11. Lastly Mr. Mukherjee has contended that because of the decision in earlier proceedings under Section 44(2a) fresh proceedings under the same provision is not within the sanction of the statute. Referring to Section 44(2a) Mr. Mukherjee has contended that what the Revenue Officer can revise is the finally published record of rights as made under Section 44(2) but not the record which has been once revised under Section 44(2a). Though ingenuous in character this contention of Mr. Mukherjee is not of substance. In my opinion, even when revised under Section 44(2a) still the records stand to be finally published under Section 44(2). There is no separate provision for any other final publication after the revision under Section 44(2a). Therefore, if the records still stand as the records finally published under Section 44(2) it is yet open for revision under Section 44(2a). To accept the contention of Mr. Mukherjee may lead to anomalous results. If more than one objection is taken by more than one person under Section 44(2a) to the records finally published under Section 44(2) or if more than one person have such a right to raise such an objection then, according to the contention of Mr. Mukherjee, disposal of one of these objections under Section 44(2a) would debar the Revenue Officer from accepting any other objection or disposing of the same because according to Mr. Mukherjee he would lose the authority to effect any further revision as the record has already undergone a revision under Section 44(2a). Therefore, I find an inherent fallacy in this part of the contention of Mr. Mukherjee.

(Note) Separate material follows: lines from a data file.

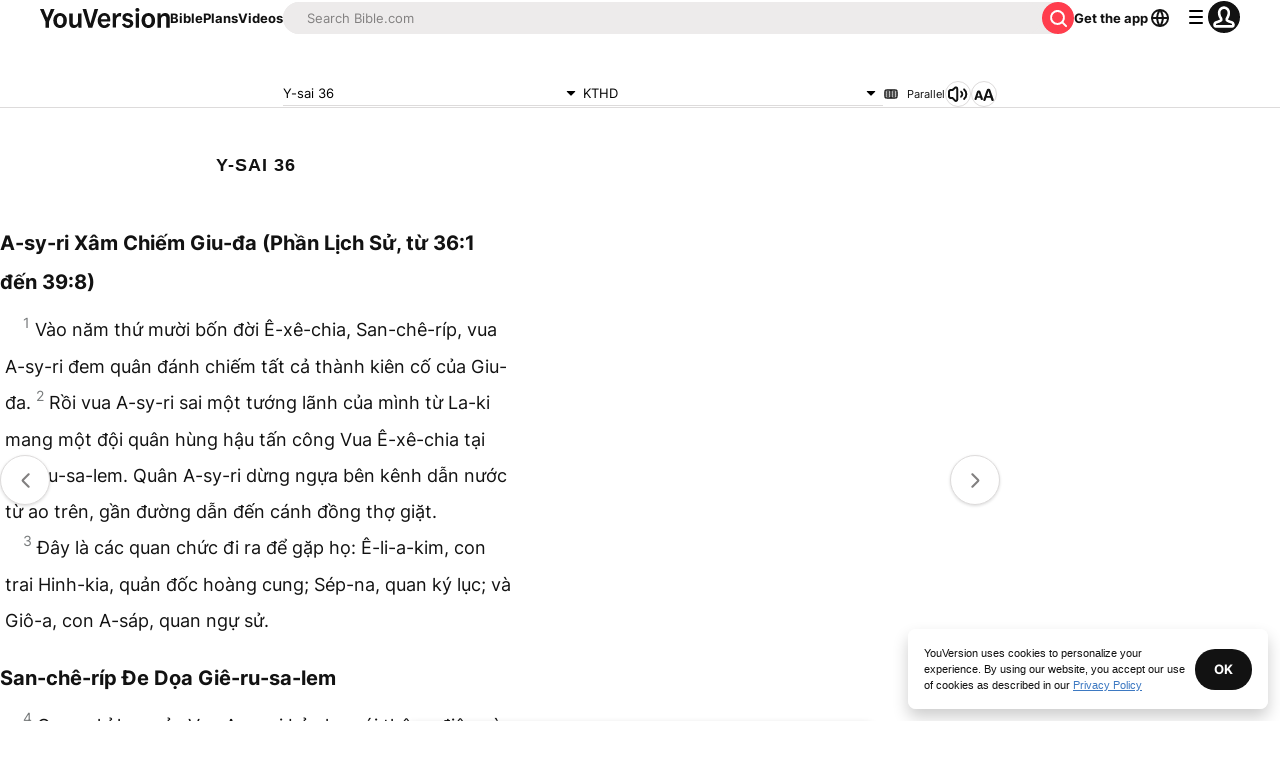

--- FILE ---
content_type: text/javascript; charset=utf-8
request_url: https://app.link/_r?sdk=web2.86.5&branch_key=key_live_jpmoQCKshT4dmEI1OZyuGmlmjffQNTlA&callback=branch_callback__0
body_size: 72
content:
/**/ typeof branch_callback__0 === 'function' && branch_callback__0("1543503835906847915");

There may be some substance in a contention that an issue which has onca been decided under Section 44(2a) cannot be re-adjudicated in a subsequent proceeding under the same provision. It is, however, not necessary for me to finally decide the merit of such a contention because on the pleadings of the present case it has not been made out that there had been any previous adjudication under Section 44(2a) on the same issues as have been raised in the impugned proceedings. What the petitioners have said in paragraphs 8 and 9 of their petition is that a large number of proceedings under Section 44(2a) were filed in respect of the records of the Bilbouchandi and Matiagacha moujas in cases Nos. 1 to 9 and those proceedings all ended in favour of the petitioners. It has not been stated what was the true scope of enquiry in those proceedings or what was the decision made therein. The respondents on the other hand have stated in their affidavit that except case No. 8 other cases related to totally different issues. There is nothing before the Court to show what actually was the dispute even in case No. 8 and how it was disposed of in the proceeding under Section 44(2a). This being the position, I am unable to uphold the contention of Mr. Mukherjee that any previous decision in a proceeding under Section 44(2a) really debars any of the proceedings now initiated.

12. As all the points raised by Mr. Mukherjee in support of this Rule fail the application fails and the Rule is discharged.

13. There will be no order for costs.

14. Let the operation of this order remain stayed till a fortnight after the Christmas holidays.